After a short history of the lack of attention given to the opt-in/opt-out controversy, Justice Alito signals his view:

“Contrary to the view of the Ninth Circuit panel majority, we did not call for a balancing of the “right” of the union to collect an agency fee against the First Amendment rights of nonmembers. 628 F. 3d, at 1119-1120. As we noted in Davenport, “unions have no constitutional entitlement to the fees of nonmember-employees.” 551 U. S., at 185. A union’s “collection of fees from nonmembers is authorized by an act of legislative grace,” 628 F. 3d, at 1126 (Wallace, J., dissenting)-one that we have termed “unusual” and “extraordinary,” Davenport, supra, at 184, 187. Far from calling for a balancing of rights or interests, Hudson made it clear that any procedure for exacting fees from unwilling contributors must be “care-fully tailored to minimize the infringement” of free speech rights. 475 U. S., at 303. And to underscore the meaning of this careful tailoring, we followed that statement with a citation to cases holding that measures burdening the freedom of speech or association must serve a “compelling interest” and must not be significantly broader than necessary to serve that interest.

 

* * *

“By authorizing a union to collect fees from nonmembers and permitting the use of an opt-out system for the collection of fees levied to cover nonchargeable expenses, our prior decisions approach, if they do not cross, the limit of what the First Amendment can tolerate.”

And all of this is particularly true with regard to public employee unions who have opted to focus more on the participation in (and in Oregon’s case, the domination of) politics than the traditional roles of unions in organizing and collective bargaining. The public employees unions realize that government, unlike private sector management, need not be the balancing force in traditional labor-management relations if they (the unions) elect the “management team.” The public employee unions extract over $140 Million each election cycle from public employees – all of it dutifully collected and remitted by the organs of state and local government. In Oregon the public employee unions are, in fact, the financial arm of the Democrat party – a party which now controls every statewide elected office and both house of the legislature. As the unions sit down to bargain with government “management” they are negotiating with the very people to whom they contributed substantially for their elections.

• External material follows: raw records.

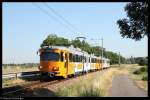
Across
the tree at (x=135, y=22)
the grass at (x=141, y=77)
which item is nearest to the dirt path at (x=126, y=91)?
the grass at (x=141, y=77)

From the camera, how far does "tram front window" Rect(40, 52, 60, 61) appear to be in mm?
35375

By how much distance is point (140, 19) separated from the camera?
18891 millimetres

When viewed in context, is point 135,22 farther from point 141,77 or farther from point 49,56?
point 141,77

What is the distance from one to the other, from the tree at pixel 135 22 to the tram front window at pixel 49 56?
15.2 m

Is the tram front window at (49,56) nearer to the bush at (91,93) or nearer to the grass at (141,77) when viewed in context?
the grass at (141,77)

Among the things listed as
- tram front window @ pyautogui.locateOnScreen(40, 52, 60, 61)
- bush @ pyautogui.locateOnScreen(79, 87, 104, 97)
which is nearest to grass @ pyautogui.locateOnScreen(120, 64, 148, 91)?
tram front window @ pyautogui.locateOnScreen(40, 52, 60, 61)

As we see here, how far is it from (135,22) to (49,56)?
55.6 ft

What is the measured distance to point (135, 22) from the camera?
19.5 meters

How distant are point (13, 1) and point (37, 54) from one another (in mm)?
22343

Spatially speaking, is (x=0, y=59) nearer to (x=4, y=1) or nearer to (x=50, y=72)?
(x=4, y=1)

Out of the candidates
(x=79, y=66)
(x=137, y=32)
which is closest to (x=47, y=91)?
(x=137, y=32)

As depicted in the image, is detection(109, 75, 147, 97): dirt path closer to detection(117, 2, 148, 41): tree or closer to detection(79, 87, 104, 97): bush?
detection(79, 87, 104, 97): bush

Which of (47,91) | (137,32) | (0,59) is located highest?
(137,32)

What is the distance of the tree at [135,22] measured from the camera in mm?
18656
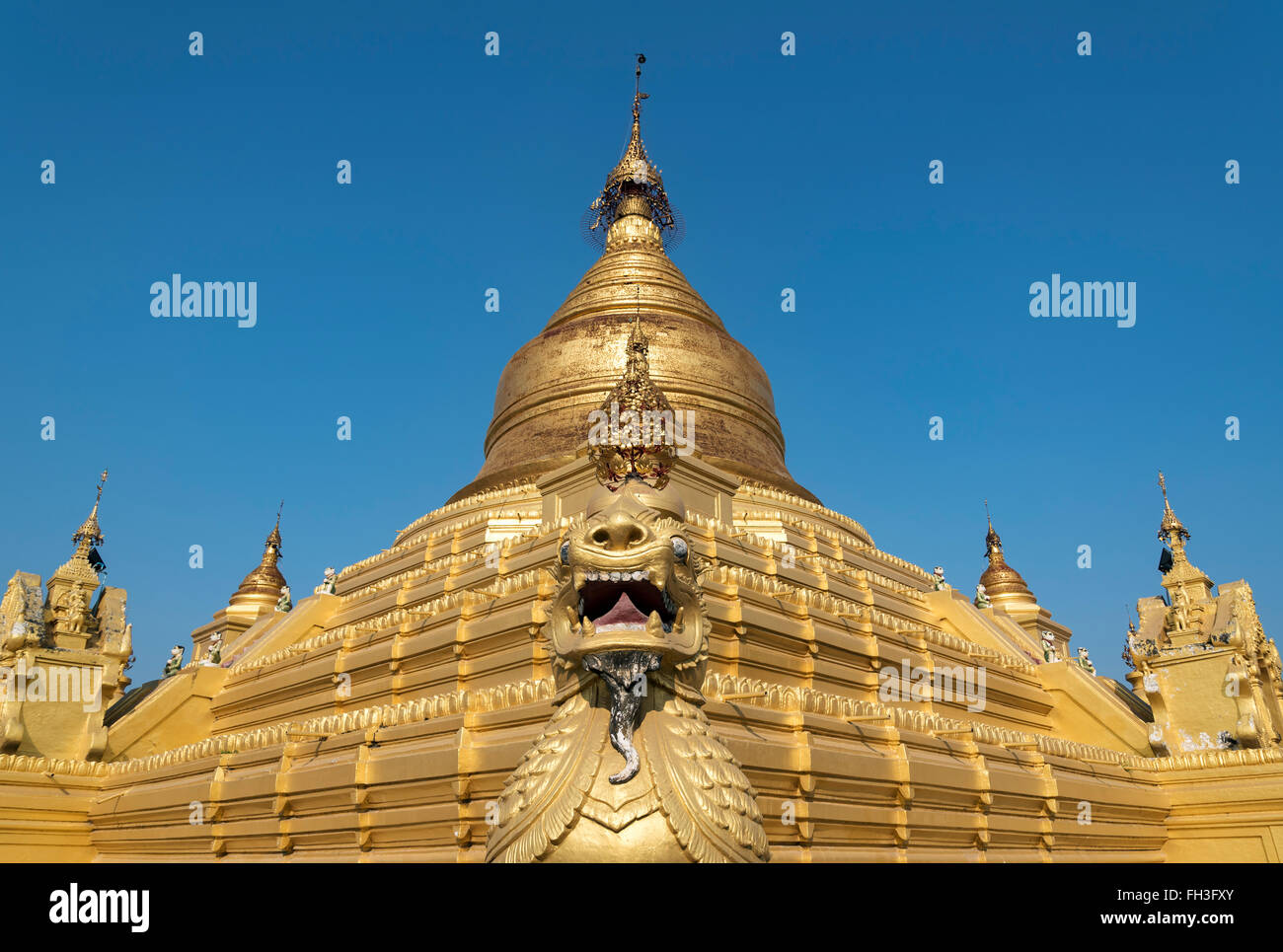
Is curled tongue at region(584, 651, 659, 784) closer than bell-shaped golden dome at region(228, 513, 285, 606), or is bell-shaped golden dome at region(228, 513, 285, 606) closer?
curled tongue at region(584, 651, 659, 784)

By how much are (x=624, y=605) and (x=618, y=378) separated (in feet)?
64.5

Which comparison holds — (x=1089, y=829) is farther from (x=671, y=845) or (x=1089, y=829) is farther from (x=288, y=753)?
(x=288, y=753)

It is that relationship that the Supreme Court has recognized as “suspect” and for which it has expressed its concern over the impingement of Free Speech and Right of Association. And it is that relationship which the Supreme Court has suggested that an “opt-out” provision is insufficient.

 

That point was reiterated in the new Harris v. Quinn decision:

“In upholding the constitutionality of the Illinois law, the Seventh Circuit relied on this Court’s decision in Abood supra, which held that state employees who choose not to join a public-sector union may nevertheless be compelled to pay an agency fee to support union work that is related to the collective-bargaining process. Id., at 235–236. Two Terms ago, in Knox v. Service Employees, 567 U. S. ___ (2012), we pointed out that Abood is “something of an anomaly.” Id., at ___ (slip op., at 11). “‘The primary purpose’ of permitting unions to collect fees from nonmembers,” we noted, “is ‘to prevent nonmembers from free-riding on the union’s efforts, sharing the employment benefits obtained by the union’s collective bargaining without sharing the costs incurred.’” Id., at ___ (slip op., at 10) (quoting Davenport v. Washington Ed. Assn., 551

U. S. 177, 181 (2007)). But “[s]uch free-rider arguments. . . are generally insufficient to overcome First Amendment objections.” 567 U. S., at ___ (slip op., at 10–11).”

For those of you forced to fund the Oregon Democrat Party through compulsory union members and/or financial support, have faith – hope and change are on the way. Hopefully the next decision of the United States Supreme Court will end the compulsory membership requirements of the agency shop for public employees.